第96話 お手軽クッキングと話し合い

 ピノちゃんを足で掴みながらパタパタ飛んでる黒い子......うん、やっぱ獲物を捉えた様にしか見えない。ㅤㅤㅤㅤㅤㅤㅤㅤㅤㅤㅤㅤㅤ

 ㅤㅤㅤㅤㅤㅤㅤㅤㅤㅤㅤㅤㅤ

 白い子は呆れた目で黒い子とピノちゃんを見ている。お前はマトモな感性を持っているようだな。ㅤㅤㅤㅤㅤㅤㅤㅤㅤㅤㅤㅤㅤ

 アイコンタクトを交わし、軽く頷き合う。

 この時初めて白い子としっかり仲間になれたような気がした。

 ㅤㅤㅤㅤㅤㅤㅤㅤㅤㅤㅤㅤㅤ

 しばらく進むと川に到達する。川幅は前より狭く、水深は結構深くて流れは早い。

 水はかなり透明で、深い割に底まではっきり見える。ㅤㅤㅤㅤㅤㅤㅤㅤㅤㅤㅤㅤㅤ

 大きめの魚が泳いでいるのも見えたから、後で釣りでもしようかと思っている。

 ㅤㅤㅤㅤㅤㅤㅤㅤㅤㅤㅤㅤㅤ

 あんこはお散歩してくると言って離れていってしまい、ちょっと寂しい。

 黒い子とピノちゃんはお空の散歩を楽しんでいる。ㅤㅤㅤㅤㅤㅤㅤㅤㅤㅤㅤㅤㅤ

 ㅤㅤㅤㅤㅤㅤㅤㅤㅤㅤㅤㅤㅤ

 ㅤㅤㅤㅤㅤㅤㅤㅤㅤㅤㅤㅤㅤ

 それはさておき、鳥ちゃんズの寝る場所はどうすればいいだろうか。

 止まり木?それとも普通にフカフカなのを敷いとけばいいのか?

 ㅤㅤㅤㅤㅤㅤㅤㅤㅤㅤㅤㅤㅤ

 ㅤㅤㅤㅤㅤㅤㅤㅤㅤㅤㅤㅤㅤ

 白い子が都合良く暇してるっぽいから聞いてみようか。


 おいでおいでと手招きすると、面倒くさそうにしながらもこっちへ来てくれた。

 もうちょいデレてくれてもいいのに......

 ㅤㅤㅤㅤㅤㅤㅤㅤㅤㅤㅤㅤㅤ

「君らの寝床を用意しようと思ってるんだけど、どんなのがいいとかの意見があれば教えてくれたら嬉しい」

 ㅤㅤㅤㅤㅤㅤㅤㅤㅤㅤㅤㅤㅤ

 白い子は少し考えた後に意見を出してくれた。
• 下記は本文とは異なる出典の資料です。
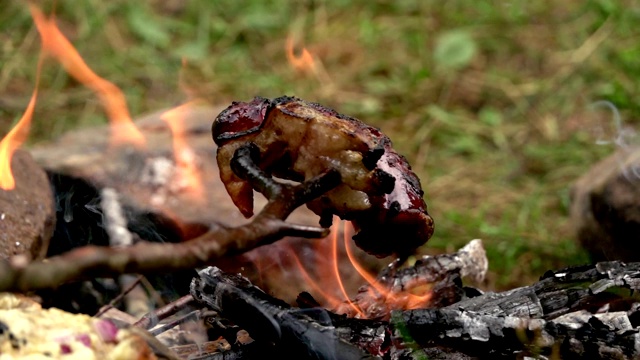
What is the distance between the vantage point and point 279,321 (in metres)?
1.58

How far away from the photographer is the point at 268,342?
5.56ft

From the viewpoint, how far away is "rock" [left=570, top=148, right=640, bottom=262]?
303 centimetres

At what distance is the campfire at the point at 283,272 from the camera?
128 centimetres

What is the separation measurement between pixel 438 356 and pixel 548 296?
0.34 meters

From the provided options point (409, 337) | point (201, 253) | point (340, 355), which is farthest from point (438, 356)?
point (201, 253)

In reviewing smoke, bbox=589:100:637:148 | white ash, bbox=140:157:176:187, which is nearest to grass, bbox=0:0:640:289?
smoke, bbox=589:100:637:148

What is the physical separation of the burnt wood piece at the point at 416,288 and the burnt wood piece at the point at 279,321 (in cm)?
38

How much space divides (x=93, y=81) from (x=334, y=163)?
3529 millimetres

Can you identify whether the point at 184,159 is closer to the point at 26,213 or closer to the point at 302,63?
the point at 26,213

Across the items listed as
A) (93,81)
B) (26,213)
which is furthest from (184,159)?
(93,81)

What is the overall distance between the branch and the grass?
2.54 m

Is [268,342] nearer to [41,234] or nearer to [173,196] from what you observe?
[41,234]

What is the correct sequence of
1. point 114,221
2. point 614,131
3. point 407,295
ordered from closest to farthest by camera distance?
point 407,295, point 114,221, point 614,131

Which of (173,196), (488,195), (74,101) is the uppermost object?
(74,101)
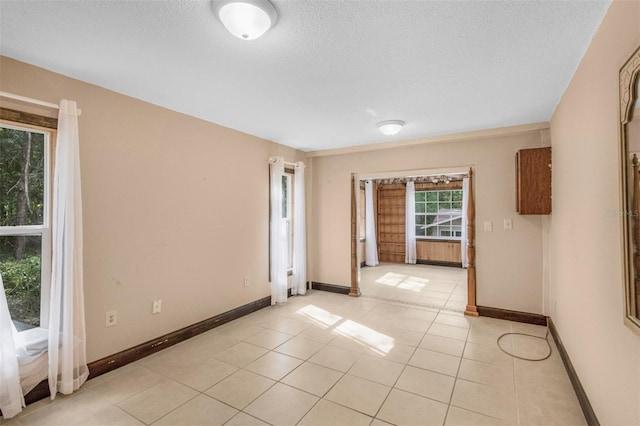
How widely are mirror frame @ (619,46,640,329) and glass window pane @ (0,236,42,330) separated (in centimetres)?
348

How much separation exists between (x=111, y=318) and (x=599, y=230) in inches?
138

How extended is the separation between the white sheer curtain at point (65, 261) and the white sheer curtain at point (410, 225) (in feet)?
22.1

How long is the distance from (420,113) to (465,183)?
439 cm

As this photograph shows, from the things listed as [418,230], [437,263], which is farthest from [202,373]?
[418,230]

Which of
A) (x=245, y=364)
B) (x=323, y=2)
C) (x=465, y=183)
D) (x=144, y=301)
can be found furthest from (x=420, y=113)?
(x=465, y=183)

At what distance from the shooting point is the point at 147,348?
2852mm

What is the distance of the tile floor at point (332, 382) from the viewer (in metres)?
2.01

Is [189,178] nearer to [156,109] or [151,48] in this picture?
[156,109]

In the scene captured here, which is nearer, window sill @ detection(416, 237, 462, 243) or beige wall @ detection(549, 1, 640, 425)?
beige wall @ detection(549, 1, 640, 425)

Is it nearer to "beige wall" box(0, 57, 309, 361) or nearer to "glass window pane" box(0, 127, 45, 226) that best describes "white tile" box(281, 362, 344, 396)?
"beige wall" box(0, 57, 309, 361)

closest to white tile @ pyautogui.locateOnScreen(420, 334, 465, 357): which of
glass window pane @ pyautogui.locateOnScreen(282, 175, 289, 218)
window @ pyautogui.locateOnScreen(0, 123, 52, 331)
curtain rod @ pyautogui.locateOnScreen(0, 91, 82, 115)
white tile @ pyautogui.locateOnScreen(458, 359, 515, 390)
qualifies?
white tile @ pyautogui.locateOnScreen(458, 359, 515, 390)

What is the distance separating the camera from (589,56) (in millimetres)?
1915

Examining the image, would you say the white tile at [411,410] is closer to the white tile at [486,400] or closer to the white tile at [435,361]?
the white tile at [486,400]

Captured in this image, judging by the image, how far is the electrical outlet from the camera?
258 cm
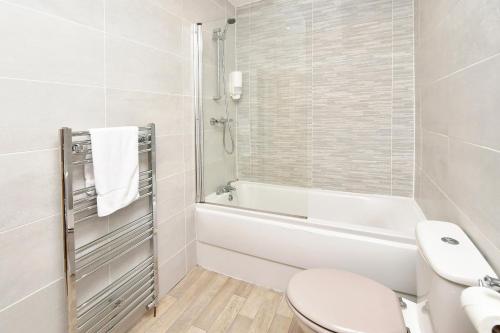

ㅤㅤㅤㅤㅤㅤㅤㅤㅤㅤㅤㅤㅤ

 ㅤㅤㅤㅤㅤㅤㅤㅤㅤㅤㅤㅤㅤ

 ・止まって休めるような場所がほしい


 ・暗くて狭い場所もあれば嬉しい


 ・高さもほしい


 ・暗くて狭い所は柔らかいのが理想

 ㅤㅤㅤㅤㅤㅤㅤㅤㅤㅤㅤㅤㅤ

 ㅤㅤㅤㅤㅤㅤㅤㅤㅤㅤㅤㅤㅤ

 ふむ......一応全てを兼ね備えた物に心当たりはある。ㅤㅤㅤㅤㅤㅤㅤㅤㅤㅤㅤㅤㅤ

 ㅤㅤㅤㅤㅤㅤㅤㅤㅤㅤㅤㅤㅤ

 ㅤㅤㅤㅤㅤㅤㅤㅤㅤㅤㅤㅤㅤ

 完全にその要望はキャットタワーで賄えるよね。ㅤㅤㅤㅤㅤㅤㅤㅤㅤㅤㅤㅤㅤ

 ㅤㅤㅤㅤㅤㅤㅤㅤㅤㅤㅤㅤㅤ

 大きめのキャットタワーをお取り寄せ。

 こんなんでどうかな?一応そちらの要望を大分反映出来ていると思うんだけど。

 ㅤㅤㅤㅤㅤㅤㅤㅤㅤㅤㅤㅤㅤ


 ............ㅤㅤㅤㅤㅤㅤㅤㅤㅤㅤㅤㅤㅤ

 ㅤㅤㅤㅤㅤㅤㅤㅤㅤㅤㅤㅤㅤ

 ........................ㅤㅤㅤㅤㅤㅤㅤㅤㅤㅤㅤㅤㅤ

 ㅤㅤㅤㅤㅤㅤㅤㅤㅤㅤㅤㅤㅤ

 いきなり目の前に現れた初めて見る物体を、恐る恐るながらも検分していく白い子。

 ㅤㅤㅤㅤㅤㅤㅤㅤㅤㅤㅤㅤㅤ

 今は穴の中に入っていって中を確認している。入っていく時の様子が可愛かった。

 ㅤㅤㅤㅤㅤㅤㅤㅤㅤㅤㅤㅤㅤ

 ㅤㅤㅤㅤㅤㅤㅤㅤㅤㅤㅤㅤㅤ

 止まり心地を確認したりと、一通りキャットタワーを見て回った白い子が戻ってきて俺の肩に止まる。

 おぉぉ?なんか距離感が縮んだ気がする......


 穴の中にもう少し柔らかいのを置いて欲しいとリクエストがあったので、タオルを敷いてあげたらそれで満足したらしい。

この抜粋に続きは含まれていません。